Since diagnosis, a lot has changed. I’ve stopped drinking. I’ve cut out caffeine. I eat well. I exercise. I sleep. These were things that were never feasible for me before. Not because I didn’t want them, but because I couldn’t sustain them. The couple of glasses of wine in the evening was the reason I managed to get to reach a place of peace, and get to sleep. The four coffees and similar number of diet cokes a day gave me the focus I needed in work.
What I didn’t expect was how disorienting it would feel to be without my old coping strategies. I didn’t like them, but at least I knew how they worked. Once I took them away, I was at a loss. No numbing. No shortcuts. Just me. And I didn’t yet know what I needed or how to give it to myself.
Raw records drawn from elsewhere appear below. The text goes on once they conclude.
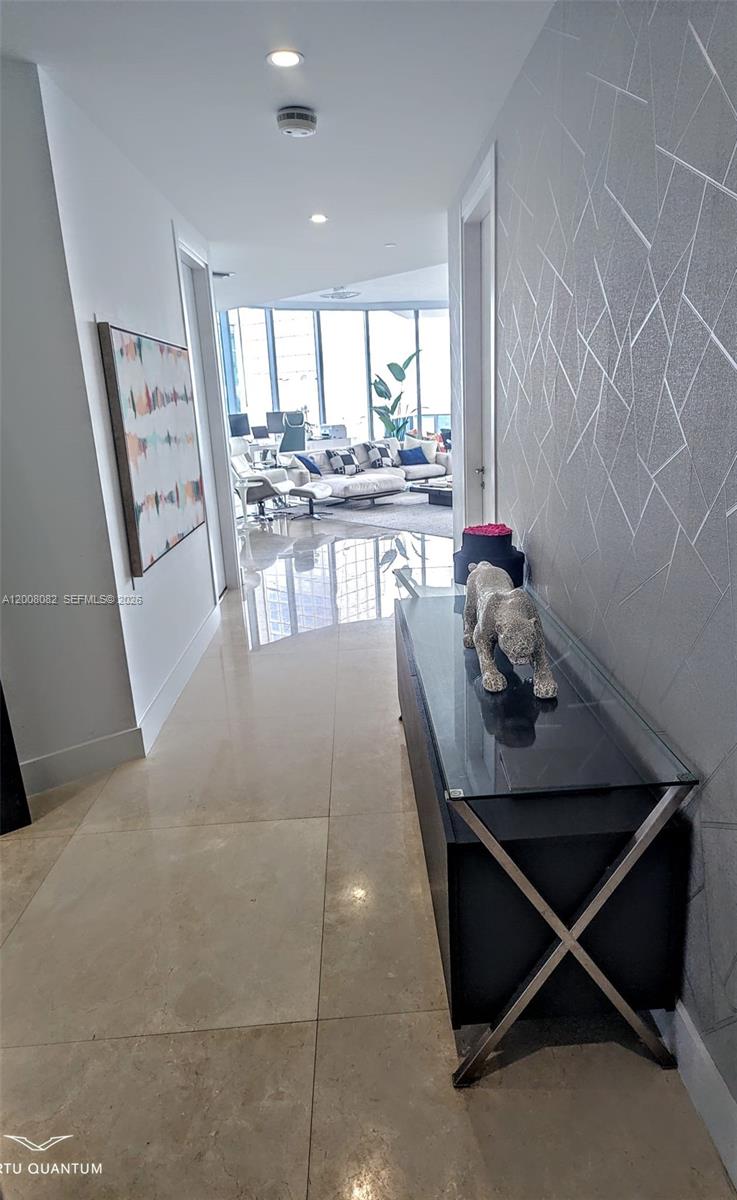 200 Biscayne Boulevard Way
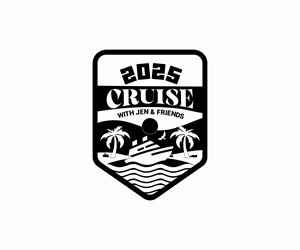 Logo Design by fectapixels for this project | Design: #32780297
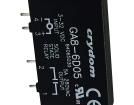 84065030 Solid State Relays - PCB Mount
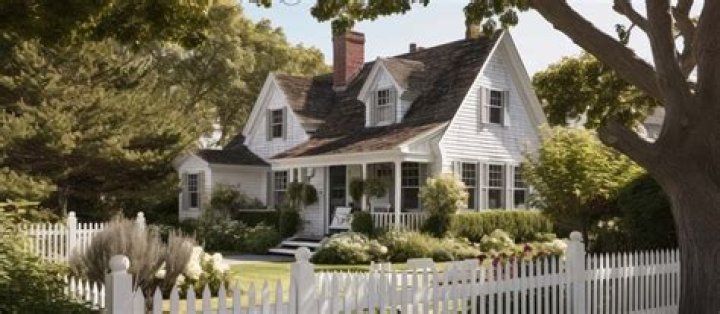 Is it OK to have two layers of shingles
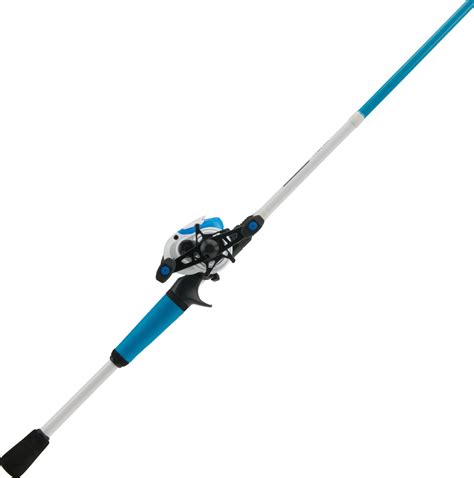 Zebco Roam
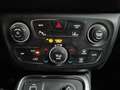 Jeep Compass 1.4 MultiAir All Black, Apple-Android, PDC, camera Zwart - thumbnail 19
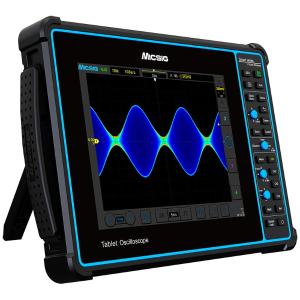 STO2002商品缩略图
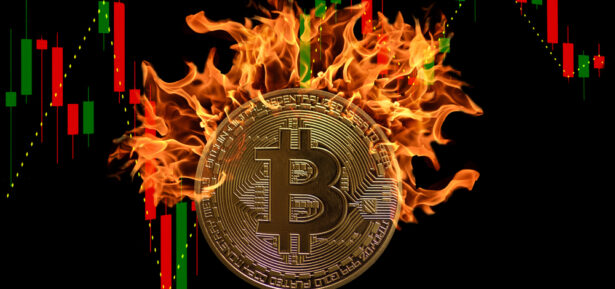 Bitcoin’s Inflation Reality Check Fuels Fresh Debate as Holiday Volatility Shakes Markets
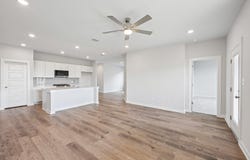 13500 Derby Ride Dr, Buda, TX 78610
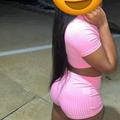  is Female Escorts. | West Palm Beach | Florida | United States | AmorousHug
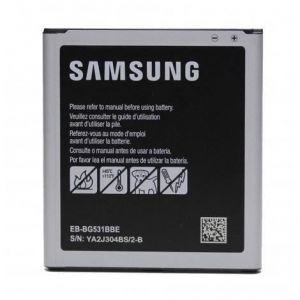 BATTERIE ORIGINALE ?? SAMSUNG GALAXY GRAND PRIME G530 ?? ORIGINE EB-BG531BBE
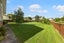 11 Pasteur Place, New Windsor, Auckland - Carousel 4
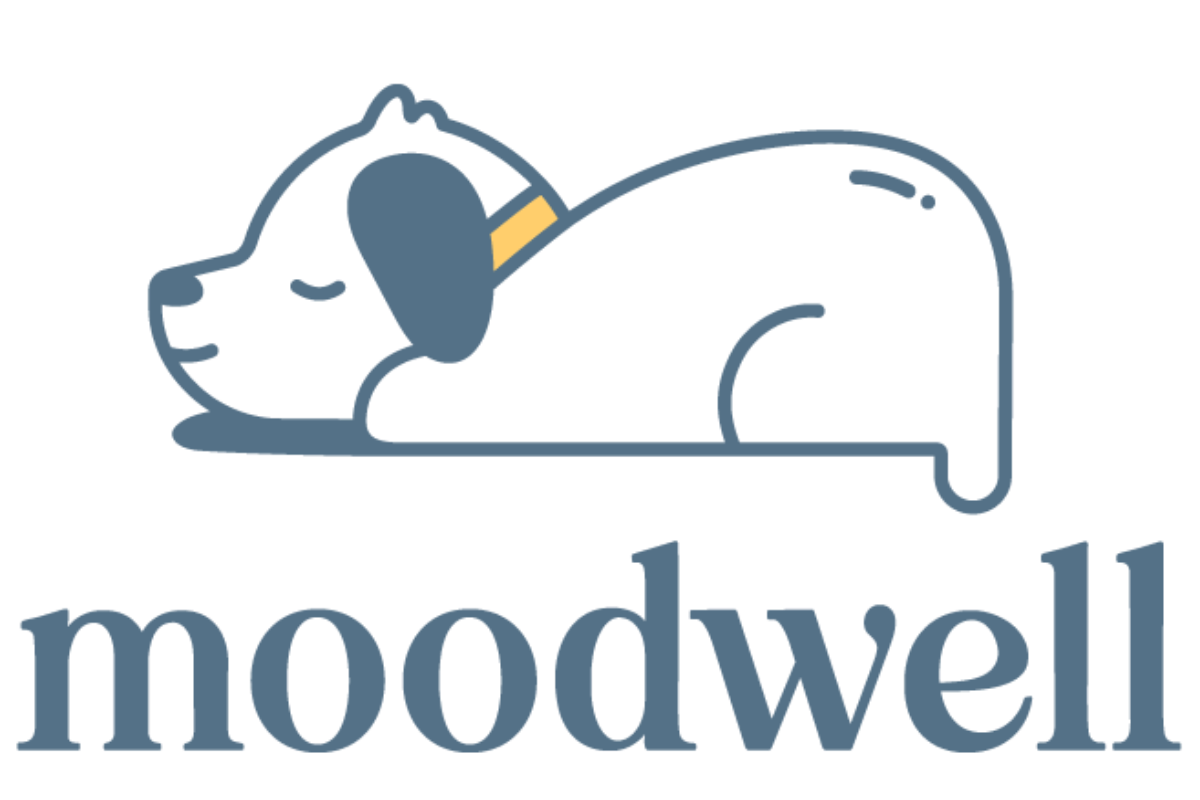 moodwell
That’s the work now. Not just functioning, but learning how to care for myself. Not because something is wrong, but because for the first time in my life, I’m learning that I need to do things for me.
The hardest part of all this wasn’t learning I was ADHD. It was realising that I had no idea what I wanted. I had masked for so long. People-pleased for so long. Adapted and over-functioned and performed. I became the safe pair of hands. The reliable one. The capable one. And somewhere in all that, I lost track of who I was. After diagnosis, there was a kind of emotional freefall. Without the mask, there was no script. And I didn’t know how to live without one.
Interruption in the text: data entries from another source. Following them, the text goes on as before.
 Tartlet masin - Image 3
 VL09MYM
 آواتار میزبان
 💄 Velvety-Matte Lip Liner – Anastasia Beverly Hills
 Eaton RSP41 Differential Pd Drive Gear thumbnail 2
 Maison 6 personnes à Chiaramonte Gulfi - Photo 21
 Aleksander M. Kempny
Since then, I’ve been learning to do things differently. Not just to function. But to feel. I’ve been learning to do things that make me happy. Not just useful. Not just productive. But joyful. And that’s still a work in progress, but it definitely involves synthesizers and making music.
As I meet more and more late-diagnosed adults, I hear similar stories. People who are bright, experienced, and overwhelmed. People who say, “I don’t know what I want.” And I don’t hear failure in that. I hear someone who has spent a lifetime surviving on other people’s terms. Someone who is just beginning to ask their own questions.
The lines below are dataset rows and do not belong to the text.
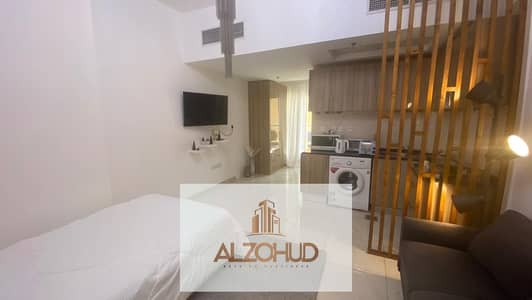 Studio for Rent in International City, Dubai - WhatsApp Image 2025-06-13 at 12.45. 15 PM. jpg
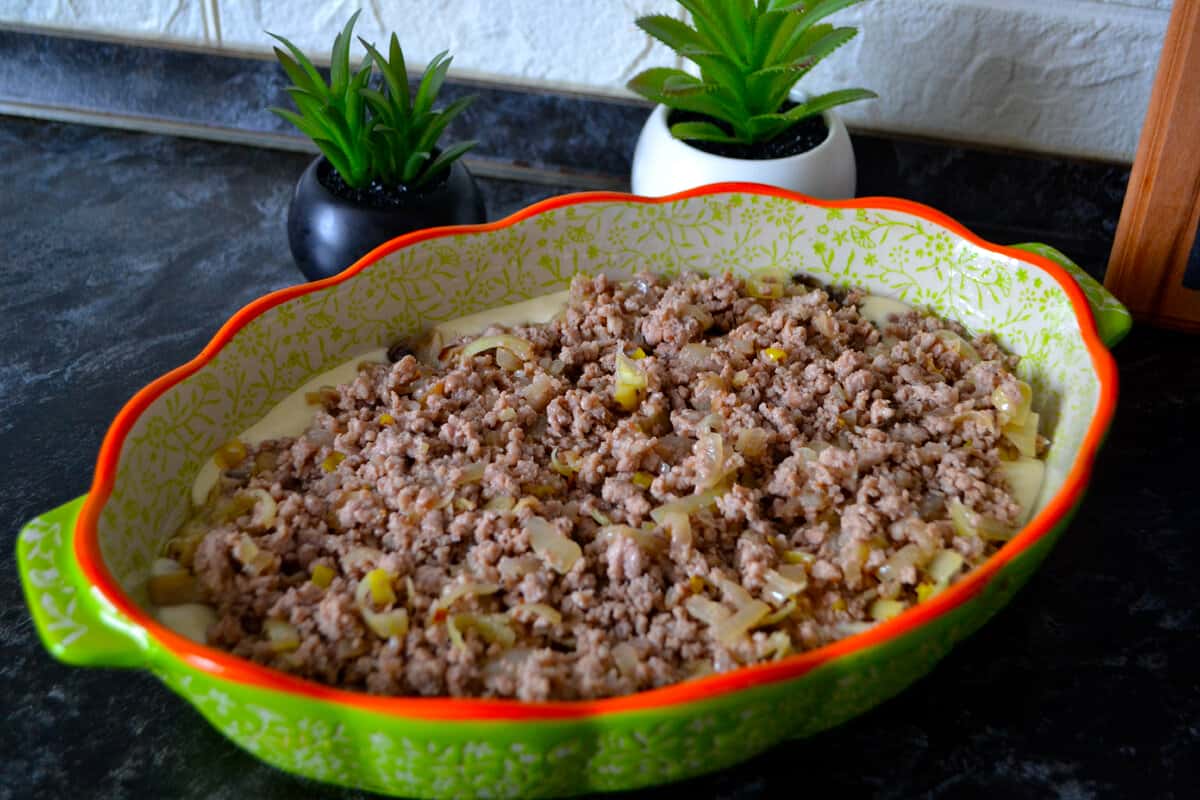 0c5f1ba4aa4f340a3d1161f1bb55bb0b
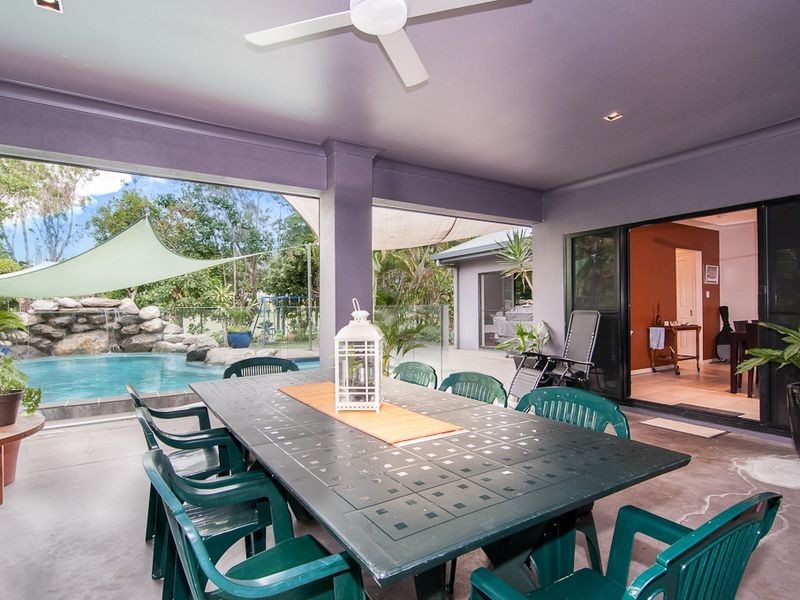 24 Sandpiper Street, Port Douglas QLD 4877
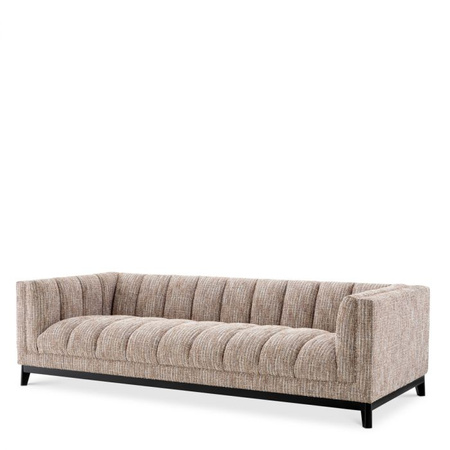 Sofa Ditmar - Eichholtz - My Honey Home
Diagnosis didn’t fix me. It freed me. Not from the struggle. But from the shame. And it gave me something else too - the chance to use what I’ve learned in service of others. Creating Shifted Minds. Learning to reflect. Writing these articles. I started doing those things to help other people. But somewhere along the way, they started helping me. And that, more than anything, has changed my life.
Hoogman, M., Bralten, J., Hibar, D. P., Mennes, M., Zwiers, M. P., Schweren, L. S. J., ... & Franke, B. (2017). Subcortical brain volume differences in participants with attention deficit hyperactivity disorder in children and adults: A cross-sectional mega-analysis. The Lancet Psychiatry, 4(4), 310–319. https://doi.org/10.1016/S2215-0366(17)30049-4
Impey, M., & Heun, R. (2012). Completed suicide, ideation and attempt in attention deficit hyperactivity disorder. Acta Psychiatrica Scandinavica, 125(2), 93–102. https://doi.org/10.1111/j.1600-0447.2011.01782.x
Retz, W., Stieglitz, R.-D., Corbisiero, S., Retz-Junginger, P., & Rösler, M. (2012). Emotional dysregulation in adult ADHD: What is the empirical evidence? *Expert Review of Neurotherapeutics, 12(10), 1241–1251. https://doi.org/10.1586/ern.12.109
The ‘I wasn’t depressed. I was hollowed out’ lines deeply resonate.
I feel like I don’t get depression, as such. It’s more like what you described. Having so many great ideas, not fitting into ‘the norm box’, and then frozen on which direction to go…
Thanks for sharing your writing and experiences!